### EXERCISE PROMPT
The word "javascript" may appear in some lines of the data; copy every such line.

Start of RECORDS FOR PROCESSING

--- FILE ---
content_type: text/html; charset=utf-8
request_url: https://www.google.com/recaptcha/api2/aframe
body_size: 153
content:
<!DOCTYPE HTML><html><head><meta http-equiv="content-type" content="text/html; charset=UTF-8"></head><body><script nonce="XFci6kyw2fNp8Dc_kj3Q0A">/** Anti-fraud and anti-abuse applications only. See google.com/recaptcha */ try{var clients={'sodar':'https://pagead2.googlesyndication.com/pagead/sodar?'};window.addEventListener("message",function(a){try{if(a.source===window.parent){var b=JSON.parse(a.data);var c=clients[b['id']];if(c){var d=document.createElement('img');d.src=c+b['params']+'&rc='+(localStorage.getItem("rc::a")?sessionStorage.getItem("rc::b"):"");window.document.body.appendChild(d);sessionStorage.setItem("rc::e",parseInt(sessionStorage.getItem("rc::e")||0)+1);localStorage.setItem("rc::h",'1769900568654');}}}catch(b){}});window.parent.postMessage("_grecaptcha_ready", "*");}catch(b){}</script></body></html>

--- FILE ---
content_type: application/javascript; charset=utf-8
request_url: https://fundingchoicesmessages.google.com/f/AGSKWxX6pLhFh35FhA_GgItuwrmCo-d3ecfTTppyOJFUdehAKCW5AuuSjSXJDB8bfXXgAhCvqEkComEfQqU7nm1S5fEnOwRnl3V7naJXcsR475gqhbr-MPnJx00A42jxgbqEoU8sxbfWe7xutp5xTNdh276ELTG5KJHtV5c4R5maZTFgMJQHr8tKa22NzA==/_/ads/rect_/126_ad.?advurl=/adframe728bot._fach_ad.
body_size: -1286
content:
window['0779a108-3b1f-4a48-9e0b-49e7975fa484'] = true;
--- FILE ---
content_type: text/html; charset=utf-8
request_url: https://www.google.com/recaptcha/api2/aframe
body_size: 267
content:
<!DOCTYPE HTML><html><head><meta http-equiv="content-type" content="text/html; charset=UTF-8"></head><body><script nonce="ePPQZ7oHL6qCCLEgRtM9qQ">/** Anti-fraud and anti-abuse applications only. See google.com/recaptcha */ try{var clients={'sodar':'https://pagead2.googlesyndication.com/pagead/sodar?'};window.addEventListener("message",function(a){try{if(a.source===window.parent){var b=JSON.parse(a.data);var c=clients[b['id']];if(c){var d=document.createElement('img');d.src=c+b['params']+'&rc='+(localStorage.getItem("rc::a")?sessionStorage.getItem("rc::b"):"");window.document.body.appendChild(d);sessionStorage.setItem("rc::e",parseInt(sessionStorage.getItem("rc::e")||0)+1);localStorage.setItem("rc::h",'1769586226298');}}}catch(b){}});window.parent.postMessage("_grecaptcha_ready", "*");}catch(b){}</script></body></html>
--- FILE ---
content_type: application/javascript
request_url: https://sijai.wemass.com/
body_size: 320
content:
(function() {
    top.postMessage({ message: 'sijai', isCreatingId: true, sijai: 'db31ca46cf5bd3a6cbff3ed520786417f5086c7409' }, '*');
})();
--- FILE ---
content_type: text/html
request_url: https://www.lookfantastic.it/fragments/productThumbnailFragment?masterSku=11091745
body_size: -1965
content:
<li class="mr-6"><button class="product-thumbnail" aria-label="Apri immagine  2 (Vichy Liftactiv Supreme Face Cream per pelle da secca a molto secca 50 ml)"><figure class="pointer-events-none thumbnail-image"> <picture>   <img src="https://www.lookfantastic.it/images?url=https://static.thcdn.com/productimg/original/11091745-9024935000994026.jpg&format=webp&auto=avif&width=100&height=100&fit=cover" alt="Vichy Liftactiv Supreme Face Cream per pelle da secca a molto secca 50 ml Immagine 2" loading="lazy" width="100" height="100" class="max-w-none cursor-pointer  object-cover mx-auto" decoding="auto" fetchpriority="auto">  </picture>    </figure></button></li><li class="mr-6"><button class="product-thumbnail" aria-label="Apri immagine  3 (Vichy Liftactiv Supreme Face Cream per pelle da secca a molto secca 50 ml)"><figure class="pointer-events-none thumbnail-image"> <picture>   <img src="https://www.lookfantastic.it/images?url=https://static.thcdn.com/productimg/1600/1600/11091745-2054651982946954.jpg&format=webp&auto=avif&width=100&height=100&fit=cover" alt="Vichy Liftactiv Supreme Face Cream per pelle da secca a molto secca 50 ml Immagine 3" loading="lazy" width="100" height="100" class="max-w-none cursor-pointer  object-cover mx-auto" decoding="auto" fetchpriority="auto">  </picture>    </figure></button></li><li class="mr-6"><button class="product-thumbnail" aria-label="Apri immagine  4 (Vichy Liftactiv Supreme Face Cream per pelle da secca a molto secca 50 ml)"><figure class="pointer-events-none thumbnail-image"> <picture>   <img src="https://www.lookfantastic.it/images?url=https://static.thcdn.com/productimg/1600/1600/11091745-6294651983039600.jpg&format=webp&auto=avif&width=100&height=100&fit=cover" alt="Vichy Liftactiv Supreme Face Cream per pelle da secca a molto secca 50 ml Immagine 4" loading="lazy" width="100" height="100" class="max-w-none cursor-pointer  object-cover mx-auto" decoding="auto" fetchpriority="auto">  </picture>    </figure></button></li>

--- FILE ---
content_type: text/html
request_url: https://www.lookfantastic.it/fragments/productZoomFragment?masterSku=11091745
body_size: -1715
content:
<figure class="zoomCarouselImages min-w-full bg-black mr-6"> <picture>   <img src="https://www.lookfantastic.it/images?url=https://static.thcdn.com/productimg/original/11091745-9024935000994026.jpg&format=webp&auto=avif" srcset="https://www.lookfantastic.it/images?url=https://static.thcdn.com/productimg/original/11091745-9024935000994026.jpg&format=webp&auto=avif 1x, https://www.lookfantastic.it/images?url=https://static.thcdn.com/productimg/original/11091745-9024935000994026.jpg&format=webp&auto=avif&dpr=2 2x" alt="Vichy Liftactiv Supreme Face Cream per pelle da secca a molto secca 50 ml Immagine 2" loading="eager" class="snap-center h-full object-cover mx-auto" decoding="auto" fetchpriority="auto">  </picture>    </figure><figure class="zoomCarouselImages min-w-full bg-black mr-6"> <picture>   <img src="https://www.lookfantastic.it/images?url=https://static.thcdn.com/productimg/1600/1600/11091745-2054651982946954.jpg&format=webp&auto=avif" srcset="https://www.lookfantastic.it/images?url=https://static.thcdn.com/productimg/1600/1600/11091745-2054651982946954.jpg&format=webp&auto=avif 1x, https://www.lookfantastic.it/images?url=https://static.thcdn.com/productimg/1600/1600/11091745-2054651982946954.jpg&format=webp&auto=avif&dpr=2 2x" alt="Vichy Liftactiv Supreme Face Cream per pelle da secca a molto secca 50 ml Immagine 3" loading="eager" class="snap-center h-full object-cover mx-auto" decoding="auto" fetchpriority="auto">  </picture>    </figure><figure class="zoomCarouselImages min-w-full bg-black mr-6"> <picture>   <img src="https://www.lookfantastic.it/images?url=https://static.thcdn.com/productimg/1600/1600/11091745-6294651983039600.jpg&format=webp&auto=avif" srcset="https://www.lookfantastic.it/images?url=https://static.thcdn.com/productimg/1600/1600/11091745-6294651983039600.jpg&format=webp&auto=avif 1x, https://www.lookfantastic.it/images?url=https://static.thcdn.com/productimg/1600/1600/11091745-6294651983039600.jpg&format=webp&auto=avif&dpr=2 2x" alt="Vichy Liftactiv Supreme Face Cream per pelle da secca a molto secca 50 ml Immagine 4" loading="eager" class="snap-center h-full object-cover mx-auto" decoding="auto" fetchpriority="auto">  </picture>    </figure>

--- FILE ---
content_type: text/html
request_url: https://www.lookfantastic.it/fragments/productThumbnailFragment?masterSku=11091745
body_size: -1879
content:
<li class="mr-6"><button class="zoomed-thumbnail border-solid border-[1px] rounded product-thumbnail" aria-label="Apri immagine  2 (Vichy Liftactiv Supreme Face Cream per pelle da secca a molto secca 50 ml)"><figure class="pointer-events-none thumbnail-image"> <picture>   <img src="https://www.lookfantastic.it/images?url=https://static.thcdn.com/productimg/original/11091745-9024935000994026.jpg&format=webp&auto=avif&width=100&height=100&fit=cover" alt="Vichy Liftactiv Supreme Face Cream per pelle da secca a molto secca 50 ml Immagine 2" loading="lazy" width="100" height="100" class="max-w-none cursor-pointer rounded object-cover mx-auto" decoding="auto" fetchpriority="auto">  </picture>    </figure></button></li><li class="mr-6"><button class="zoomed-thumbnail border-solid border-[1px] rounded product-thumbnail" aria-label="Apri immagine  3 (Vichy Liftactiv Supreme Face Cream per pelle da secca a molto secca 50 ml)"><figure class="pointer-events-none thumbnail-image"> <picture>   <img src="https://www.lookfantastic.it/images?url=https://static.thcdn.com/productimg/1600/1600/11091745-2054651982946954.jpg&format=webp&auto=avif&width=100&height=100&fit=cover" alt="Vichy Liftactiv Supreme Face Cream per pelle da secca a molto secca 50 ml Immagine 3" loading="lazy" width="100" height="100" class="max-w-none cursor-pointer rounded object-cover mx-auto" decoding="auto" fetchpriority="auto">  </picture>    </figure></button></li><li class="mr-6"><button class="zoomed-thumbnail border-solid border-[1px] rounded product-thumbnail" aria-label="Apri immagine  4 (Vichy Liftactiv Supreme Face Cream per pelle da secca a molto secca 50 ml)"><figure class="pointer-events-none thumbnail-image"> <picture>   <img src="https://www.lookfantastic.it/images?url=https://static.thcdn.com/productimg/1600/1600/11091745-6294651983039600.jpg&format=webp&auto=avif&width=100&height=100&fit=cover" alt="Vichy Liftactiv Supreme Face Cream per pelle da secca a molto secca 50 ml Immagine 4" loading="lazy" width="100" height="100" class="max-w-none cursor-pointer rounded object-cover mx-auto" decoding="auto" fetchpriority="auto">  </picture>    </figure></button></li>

End of RECORDS FOR PROCESSING

### ANSWER TO THIS PROBLEM
content_type: application/javascript; charset=utf-8
content_type: application/javascript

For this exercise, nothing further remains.